ABSTRACT

Besides the ten or twelve coolies needed to carry the loads I wanted with me, and the same number to carry the remaining loads in charge of Tashi by the Lohit route, I required a dozen coolies for carrying rations. I expected that it would take several days to engage so large a number of coolies for the journey to Assam, and actually it took six. Whether I returned to Rima and thence down the Lohit valley the way we had come, or whether I went over to the Dri La into the Delei valley, I had to carry supplies for at least ten days: the country is empty. This increased the number of coolies, thereby making it more difficult. As guide and interpreter I secured Wunju, headman of Giwang, who acted for the Mishmis when they came over into Tibet.
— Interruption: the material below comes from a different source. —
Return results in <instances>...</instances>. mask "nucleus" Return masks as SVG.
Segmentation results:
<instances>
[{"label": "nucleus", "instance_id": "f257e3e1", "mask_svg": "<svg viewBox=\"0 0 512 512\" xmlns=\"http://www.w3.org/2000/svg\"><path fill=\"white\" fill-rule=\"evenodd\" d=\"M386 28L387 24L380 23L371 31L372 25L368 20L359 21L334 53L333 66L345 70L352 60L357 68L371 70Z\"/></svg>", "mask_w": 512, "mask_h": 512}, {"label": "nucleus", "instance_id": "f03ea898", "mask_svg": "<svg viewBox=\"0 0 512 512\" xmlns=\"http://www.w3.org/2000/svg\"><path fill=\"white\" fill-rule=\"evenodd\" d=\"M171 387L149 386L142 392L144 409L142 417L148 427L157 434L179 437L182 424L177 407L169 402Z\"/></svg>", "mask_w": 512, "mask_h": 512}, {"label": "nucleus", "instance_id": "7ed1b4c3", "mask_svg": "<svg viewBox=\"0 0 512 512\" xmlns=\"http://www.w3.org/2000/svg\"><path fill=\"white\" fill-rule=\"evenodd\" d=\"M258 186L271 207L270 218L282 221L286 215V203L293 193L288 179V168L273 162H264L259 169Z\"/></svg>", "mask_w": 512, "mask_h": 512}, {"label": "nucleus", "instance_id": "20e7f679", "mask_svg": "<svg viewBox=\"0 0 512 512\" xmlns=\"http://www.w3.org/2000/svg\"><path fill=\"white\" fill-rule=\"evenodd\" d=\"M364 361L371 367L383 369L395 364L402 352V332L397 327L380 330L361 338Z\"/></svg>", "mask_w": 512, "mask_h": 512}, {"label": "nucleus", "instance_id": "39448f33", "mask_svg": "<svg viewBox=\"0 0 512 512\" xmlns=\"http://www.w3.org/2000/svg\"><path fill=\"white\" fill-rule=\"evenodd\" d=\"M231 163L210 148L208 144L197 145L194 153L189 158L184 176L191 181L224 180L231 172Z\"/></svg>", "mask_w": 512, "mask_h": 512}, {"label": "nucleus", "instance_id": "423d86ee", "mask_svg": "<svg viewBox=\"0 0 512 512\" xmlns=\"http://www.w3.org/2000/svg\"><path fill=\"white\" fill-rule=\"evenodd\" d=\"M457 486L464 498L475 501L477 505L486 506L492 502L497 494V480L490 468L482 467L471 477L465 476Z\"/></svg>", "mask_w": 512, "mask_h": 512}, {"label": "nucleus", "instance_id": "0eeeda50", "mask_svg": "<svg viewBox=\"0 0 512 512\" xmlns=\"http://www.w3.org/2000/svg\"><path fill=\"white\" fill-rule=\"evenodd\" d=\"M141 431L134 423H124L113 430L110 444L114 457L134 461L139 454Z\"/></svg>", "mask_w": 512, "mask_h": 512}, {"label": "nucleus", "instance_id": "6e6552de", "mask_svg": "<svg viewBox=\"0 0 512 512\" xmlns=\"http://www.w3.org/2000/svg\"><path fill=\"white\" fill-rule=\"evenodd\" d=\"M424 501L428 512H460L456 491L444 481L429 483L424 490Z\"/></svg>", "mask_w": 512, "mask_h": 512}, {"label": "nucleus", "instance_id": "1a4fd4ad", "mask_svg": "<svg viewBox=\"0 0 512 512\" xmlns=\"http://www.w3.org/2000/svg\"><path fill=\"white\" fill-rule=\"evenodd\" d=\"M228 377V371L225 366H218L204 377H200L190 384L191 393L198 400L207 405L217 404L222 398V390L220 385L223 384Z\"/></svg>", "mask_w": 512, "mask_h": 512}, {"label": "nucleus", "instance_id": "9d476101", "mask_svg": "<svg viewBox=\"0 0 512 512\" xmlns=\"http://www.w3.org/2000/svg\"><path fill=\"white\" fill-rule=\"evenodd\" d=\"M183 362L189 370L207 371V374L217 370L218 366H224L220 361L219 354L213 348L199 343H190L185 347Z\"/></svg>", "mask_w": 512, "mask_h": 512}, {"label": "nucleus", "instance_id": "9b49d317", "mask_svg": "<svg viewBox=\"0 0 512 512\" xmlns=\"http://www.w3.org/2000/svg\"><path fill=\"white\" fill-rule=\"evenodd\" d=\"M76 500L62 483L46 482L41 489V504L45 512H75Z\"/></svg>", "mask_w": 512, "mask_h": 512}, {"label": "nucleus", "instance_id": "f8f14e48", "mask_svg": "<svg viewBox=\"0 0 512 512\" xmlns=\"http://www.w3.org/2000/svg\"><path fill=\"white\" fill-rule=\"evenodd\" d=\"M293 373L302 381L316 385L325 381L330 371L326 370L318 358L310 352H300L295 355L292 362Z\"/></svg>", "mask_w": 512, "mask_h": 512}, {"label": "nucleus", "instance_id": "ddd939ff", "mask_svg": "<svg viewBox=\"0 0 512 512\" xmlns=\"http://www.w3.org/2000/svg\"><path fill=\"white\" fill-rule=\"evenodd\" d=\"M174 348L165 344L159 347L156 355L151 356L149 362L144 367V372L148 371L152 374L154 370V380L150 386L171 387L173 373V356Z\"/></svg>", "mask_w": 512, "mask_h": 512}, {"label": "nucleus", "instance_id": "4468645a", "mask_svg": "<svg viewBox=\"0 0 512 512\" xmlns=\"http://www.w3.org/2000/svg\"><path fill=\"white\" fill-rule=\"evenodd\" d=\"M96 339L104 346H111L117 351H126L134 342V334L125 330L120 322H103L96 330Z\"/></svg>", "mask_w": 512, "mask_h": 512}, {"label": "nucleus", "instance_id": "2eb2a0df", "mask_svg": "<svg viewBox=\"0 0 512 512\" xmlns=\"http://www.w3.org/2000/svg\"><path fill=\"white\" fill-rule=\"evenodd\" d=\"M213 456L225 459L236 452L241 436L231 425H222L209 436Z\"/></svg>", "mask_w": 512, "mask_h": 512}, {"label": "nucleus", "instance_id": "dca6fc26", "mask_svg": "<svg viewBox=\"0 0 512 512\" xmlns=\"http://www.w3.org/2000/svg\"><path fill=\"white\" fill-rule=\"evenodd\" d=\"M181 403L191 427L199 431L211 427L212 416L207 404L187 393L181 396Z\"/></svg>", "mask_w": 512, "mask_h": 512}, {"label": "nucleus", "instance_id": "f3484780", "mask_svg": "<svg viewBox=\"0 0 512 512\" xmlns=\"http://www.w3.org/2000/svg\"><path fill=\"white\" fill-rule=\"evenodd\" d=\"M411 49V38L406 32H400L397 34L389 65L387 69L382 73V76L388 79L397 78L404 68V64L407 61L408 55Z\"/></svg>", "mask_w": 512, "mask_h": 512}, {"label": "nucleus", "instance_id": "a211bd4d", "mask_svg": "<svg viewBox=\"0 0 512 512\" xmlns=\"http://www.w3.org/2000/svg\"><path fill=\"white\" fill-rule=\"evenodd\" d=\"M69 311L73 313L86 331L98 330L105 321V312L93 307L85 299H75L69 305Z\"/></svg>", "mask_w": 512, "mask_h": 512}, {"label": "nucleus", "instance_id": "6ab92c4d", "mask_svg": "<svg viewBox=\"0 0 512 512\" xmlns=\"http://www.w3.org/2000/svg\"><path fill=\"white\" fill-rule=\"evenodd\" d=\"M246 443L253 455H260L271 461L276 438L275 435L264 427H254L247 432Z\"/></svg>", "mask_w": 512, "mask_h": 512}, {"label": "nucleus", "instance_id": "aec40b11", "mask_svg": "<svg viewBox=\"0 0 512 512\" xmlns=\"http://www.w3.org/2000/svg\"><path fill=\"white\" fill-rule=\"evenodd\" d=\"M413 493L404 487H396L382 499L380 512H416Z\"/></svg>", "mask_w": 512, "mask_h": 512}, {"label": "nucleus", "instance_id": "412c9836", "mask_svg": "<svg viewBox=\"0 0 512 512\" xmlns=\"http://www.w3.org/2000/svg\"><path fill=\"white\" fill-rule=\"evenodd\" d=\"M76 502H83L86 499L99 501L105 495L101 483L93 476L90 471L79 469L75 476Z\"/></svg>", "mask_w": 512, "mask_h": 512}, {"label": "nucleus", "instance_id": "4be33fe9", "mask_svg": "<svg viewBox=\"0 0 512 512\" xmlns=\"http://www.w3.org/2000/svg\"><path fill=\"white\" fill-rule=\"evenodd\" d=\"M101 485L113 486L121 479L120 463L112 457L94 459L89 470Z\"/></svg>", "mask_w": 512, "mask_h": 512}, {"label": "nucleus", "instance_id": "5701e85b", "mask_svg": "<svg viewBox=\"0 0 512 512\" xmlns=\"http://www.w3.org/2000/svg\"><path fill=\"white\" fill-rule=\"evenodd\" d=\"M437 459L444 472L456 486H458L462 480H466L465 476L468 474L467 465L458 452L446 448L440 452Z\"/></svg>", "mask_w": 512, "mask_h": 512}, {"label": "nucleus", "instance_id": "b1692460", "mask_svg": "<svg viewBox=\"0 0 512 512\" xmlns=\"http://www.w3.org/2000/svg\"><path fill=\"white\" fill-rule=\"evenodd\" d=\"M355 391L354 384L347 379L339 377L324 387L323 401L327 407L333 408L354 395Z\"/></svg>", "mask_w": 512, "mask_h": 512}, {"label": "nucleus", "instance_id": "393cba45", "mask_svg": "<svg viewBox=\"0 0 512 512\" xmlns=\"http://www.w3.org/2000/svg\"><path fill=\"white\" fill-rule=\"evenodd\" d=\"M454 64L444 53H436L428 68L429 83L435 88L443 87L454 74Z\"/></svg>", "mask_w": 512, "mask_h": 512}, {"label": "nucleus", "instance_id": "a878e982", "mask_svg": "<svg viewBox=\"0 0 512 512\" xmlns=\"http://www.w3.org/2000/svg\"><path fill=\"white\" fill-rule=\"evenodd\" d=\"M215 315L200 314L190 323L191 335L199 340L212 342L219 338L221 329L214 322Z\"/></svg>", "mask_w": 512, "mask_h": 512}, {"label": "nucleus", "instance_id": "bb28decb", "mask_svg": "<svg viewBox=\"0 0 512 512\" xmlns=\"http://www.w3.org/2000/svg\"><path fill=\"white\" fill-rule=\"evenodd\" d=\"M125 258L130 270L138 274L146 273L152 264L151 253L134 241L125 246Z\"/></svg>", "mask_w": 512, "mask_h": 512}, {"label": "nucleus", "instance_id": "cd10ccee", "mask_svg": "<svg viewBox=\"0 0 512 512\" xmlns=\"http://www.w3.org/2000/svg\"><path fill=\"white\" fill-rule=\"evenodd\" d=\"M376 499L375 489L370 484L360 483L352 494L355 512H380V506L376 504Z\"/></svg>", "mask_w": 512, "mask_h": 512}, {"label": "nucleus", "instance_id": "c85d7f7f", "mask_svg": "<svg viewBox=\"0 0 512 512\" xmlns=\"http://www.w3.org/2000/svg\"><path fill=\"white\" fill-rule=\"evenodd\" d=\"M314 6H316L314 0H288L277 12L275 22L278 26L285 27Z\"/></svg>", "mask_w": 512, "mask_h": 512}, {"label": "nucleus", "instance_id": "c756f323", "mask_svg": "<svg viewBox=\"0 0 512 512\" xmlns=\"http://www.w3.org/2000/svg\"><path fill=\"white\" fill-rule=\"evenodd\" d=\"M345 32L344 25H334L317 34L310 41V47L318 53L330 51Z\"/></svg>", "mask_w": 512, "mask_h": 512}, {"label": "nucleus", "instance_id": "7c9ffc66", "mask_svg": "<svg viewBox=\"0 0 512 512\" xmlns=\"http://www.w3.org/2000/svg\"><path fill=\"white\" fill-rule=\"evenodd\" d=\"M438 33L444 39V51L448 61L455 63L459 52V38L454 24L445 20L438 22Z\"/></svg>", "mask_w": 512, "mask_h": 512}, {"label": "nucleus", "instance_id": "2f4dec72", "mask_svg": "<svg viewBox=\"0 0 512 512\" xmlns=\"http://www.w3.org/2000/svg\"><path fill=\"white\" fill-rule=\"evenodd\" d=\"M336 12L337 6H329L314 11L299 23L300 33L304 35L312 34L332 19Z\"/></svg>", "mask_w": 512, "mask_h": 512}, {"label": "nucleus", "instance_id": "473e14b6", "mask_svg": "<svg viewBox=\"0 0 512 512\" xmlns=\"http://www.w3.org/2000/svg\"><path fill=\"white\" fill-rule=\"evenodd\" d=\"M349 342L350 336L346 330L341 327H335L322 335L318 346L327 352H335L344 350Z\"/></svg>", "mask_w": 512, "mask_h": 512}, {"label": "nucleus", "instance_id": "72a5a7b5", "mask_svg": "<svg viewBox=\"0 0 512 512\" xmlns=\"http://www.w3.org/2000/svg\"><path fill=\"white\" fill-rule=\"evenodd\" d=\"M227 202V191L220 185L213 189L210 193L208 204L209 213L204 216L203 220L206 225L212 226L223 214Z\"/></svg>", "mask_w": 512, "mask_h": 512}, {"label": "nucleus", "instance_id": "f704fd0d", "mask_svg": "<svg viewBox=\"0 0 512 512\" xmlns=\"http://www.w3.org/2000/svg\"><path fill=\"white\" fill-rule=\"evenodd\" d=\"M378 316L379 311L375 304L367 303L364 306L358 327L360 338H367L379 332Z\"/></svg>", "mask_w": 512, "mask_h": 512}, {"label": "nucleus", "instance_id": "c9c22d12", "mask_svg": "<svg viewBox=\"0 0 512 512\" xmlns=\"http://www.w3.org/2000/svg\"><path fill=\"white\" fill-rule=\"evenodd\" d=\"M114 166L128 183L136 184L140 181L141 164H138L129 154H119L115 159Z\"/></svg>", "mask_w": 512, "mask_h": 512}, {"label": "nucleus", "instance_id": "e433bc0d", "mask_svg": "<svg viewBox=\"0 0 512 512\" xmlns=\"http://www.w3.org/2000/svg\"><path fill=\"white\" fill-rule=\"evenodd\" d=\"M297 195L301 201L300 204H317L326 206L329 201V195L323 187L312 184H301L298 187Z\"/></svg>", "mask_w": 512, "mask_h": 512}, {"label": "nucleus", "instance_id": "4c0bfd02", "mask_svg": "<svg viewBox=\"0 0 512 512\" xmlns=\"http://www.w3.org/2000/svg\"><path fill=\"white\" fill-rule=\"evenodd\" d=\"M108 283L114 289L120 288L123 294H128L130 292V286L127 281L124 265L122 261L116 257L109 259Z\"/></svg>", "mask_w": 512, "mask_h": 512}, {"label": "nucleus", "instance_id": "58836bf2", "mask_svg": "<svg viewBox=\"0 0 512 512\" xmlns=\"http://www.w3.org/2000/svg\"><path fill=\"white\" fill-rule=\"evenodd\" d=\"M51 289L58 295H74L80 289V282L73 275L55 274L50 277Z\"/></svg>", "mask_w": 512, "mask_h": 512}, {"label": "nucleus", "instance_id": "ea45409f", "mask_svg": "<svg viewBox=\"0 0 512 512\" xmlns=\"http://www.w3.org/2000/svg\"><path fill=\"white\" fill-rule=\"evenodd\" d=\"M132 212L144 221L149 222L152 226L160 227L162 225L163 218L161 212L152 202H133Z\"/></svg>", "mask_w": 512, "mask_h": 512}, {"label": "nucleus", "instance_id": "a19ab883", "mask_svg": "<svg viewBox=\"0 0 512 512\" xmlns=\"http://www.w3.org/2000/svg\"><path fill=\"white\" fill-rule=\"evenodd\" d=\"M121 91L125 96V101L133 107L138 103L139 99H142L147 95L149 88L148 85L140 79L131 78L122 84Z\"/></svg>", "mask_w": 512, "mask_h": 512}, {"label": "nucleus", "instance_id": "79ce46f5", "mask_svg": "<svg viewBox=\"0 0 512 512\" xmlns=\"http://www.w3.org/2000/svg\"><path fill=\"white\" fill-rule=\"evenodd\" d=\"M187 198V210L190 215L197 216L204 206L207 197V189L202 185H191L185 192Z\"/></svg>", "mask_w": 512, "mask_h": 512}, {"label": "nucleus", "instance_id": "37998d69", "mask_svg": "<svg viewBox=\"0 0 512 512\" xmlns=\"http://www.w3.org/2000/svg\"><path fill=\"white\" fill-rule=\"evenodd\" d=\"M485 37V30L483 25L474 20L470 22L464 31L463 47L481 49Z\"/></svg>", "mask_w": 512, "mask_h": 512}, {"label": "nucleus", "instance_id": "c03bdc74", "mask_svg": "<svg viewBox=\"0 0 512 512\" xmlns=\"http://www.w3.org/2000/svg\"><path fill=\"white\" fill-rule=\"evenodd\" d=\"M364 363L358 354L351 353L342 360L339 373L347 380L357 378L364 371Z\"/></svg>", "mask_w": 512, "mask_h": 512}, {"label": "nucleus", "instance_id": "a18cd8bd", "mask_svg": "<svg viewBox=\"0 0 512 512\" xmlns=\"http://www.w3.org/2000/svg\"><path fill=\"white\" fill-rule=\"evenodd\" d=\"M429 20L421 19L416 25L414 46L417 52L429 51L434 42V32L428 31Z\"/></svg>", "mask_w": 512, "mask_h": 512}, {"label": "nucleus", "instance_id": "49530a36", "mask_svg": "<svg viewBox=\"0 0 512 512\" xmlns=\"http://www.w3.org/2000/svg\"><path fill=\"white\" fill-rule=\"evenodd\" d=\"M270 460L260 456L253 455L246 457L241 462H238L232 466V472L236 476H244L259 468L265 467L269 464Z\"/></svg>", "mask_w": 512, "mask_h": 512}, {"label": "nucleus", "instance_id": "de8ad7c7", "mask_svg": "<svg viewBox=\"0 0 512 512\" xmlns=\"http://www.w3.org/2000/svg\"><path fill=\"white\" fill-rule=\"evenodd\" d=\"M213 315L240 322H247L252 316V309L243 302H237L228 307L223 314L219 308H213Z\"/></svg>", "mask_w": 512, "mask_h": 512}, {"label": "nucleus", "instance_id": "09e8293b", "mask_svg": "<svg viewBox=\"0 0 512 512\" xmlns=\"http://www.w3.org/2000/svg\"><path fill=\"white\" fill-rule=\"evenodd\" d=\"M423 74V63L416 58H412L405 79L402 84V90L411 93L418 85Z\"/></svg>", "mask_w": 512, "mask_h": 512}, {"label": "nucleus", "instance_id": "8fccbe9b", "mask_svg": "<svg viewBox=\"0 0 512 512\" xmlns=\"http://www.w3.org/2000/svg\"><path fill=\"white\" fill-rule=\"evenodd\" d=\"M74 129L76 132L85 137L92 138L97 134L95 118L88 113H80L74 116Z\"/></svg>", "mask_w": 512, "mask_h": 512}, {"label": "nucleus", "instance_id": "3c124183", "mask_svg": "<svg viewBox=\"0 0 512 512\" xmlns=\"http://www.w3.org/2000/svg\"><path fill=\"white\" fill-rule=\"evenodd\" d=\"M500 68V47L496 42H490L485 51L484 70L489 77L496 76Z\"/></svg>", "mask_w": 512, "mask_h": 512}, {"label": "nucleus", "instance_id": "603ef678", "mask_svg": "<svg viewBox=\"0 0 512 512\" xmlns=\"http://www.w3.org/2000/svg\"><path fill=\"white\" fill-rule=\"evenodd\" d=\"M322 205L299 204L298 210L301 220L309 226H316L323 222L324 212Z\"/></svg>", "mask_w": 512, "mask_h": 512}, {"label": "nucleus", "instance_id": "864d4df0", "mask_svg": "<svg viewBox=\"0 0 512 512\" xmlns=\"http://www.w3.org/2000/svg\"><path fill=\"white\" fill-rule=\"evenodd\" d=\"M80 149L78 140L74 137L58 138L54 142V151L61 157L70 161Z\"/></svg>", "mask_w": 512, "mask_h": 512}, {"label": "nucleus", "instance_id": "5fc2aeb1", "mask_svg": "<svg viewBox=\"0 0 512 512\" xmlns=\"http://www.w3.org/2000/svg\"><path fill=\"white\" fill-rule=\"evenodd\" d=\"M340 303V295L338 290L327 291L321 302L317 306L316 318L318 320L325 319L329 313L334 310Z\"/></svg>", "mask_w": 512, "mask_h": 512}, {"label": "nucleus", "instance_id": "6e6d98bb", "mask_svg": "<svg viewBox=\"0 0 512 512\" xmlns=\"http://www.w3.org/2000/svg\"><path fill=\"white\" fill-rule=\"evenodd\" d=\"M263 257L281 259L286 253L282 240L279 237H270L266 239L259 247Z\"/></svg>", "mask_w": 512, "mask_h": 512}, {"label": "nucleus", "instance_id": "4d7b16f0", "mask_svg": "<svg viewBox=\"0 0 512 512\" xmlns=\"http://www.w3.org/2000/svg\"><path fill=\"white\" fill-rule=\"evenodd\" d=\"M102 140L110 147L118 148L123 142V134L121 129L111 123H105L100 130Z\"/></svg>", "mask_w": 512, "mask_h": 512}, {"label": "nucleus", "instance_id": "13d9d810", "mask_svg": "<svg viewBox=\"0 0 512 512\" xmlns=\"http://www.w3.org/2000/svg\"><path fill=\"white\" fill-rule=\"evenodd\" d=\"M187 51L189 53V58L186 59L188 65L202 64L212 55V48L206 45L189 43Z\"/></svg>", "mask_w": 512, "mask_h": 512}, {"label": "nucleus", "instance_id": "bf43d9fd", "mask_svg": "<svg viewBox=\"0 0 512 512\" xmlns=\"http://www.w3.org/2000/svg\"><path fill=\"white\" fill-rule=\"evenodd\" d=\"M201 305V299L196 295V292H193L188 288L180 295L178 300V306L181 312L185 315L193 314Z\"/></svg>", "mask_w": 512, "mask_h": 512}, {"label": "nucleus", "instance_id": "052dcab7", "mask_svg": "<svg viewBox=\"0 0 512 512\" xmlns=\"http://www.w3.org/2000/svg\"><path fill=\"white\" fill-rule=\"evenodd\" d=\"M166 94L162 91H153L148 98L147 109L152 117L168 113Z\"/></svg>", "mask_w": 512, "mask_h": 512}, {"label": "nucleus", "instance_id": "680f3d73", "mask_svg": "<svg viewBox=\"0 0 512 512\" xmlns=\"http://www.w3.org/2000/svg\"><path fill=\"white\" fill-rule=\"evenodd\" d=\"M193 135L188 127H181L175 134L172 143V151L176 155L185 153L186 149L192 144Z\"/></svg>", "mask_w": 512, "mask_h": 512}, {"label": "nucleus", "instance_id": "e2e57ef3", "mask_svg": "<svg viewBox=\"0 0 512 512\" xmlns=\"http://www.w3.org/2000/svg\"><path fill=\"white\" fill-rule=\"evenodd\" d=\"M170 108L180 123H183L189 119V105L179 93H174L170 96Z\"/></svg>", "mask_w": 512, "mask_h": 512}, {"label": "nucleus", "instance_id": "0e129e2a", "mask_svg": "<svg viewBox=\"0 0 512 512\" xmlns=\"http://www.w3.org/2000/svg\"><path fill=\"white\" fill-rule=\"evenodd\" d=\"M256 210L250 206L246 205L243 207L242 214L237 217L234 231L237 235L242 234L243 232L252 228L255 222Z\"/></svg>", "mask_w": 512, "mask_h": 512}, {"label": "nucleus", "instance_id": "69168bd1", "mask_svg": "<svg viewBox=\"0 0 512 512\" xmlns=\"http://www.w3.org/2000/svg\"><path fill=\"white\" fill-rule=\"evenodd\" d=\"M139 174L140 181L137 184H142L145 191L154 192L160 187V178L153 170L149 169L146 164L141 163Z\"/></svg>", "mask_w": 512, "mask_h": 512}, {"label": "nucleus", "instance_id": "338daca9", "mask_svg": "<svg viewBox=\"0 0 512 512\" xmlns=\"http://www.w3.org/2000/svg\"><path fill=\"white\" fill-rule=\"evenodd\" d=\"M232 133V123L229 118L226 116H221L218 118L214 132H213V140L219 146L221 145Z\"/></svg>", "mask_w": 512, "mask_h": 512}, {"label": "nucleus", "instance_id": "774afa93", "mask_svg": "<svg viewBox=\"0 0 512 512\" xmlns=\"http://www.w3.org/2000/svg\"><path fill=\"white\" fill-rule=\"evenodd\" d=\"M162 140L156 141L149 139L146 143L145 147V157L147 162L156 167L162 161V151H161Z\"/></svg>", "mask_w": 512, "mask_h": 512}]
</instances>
Wunju told me he frequently went to Sadiya. As a matter of fact, he had not been there for some years, and was actually ‘wanted’ there by the police for certain offences. He omitted to tell me this, and on arrival in Sadiya he was recognized and arrested for opium smuggling. He agreed to start on the 7th; by the 12th not only should we be over the pass, but we ought to have reached the first Mishmi village on the other side, called Tajabum. I had visited Tajabum with Hugh Clutterbuck when we ascended the Delei valley s273 in 1928. Meanwhile I fretted at Dri. I felt that the fine weather we were enjoying could not go on for ever; the sooner we got over the pass the better. But the Tibetans were in no hurry; and although the headmen of Rima and of Dri were both actively engaged in recruiting coolies from six villages, it took them several days to engage a sufficient number. Instructions to recruit coolies anxious to go to Sadiya were issued in writing. As the time for leaving approached I got more and more excited and my impatience increased. It was the last leg of the long journey: over the last pass. In a week I should be in Assam, in a fortnight in Sadiya; perhaps I might even arrive in time for Christmas. The eight months’ silence would be broken by news and letters from home. Added to all this was the thrill of exploring a new route and of crossing the pass which had baffled Clutterbuck and myself in 1928. And finally there was the crowning chance of what had been quite a successful season's plant hunting with some dazzling discoveries.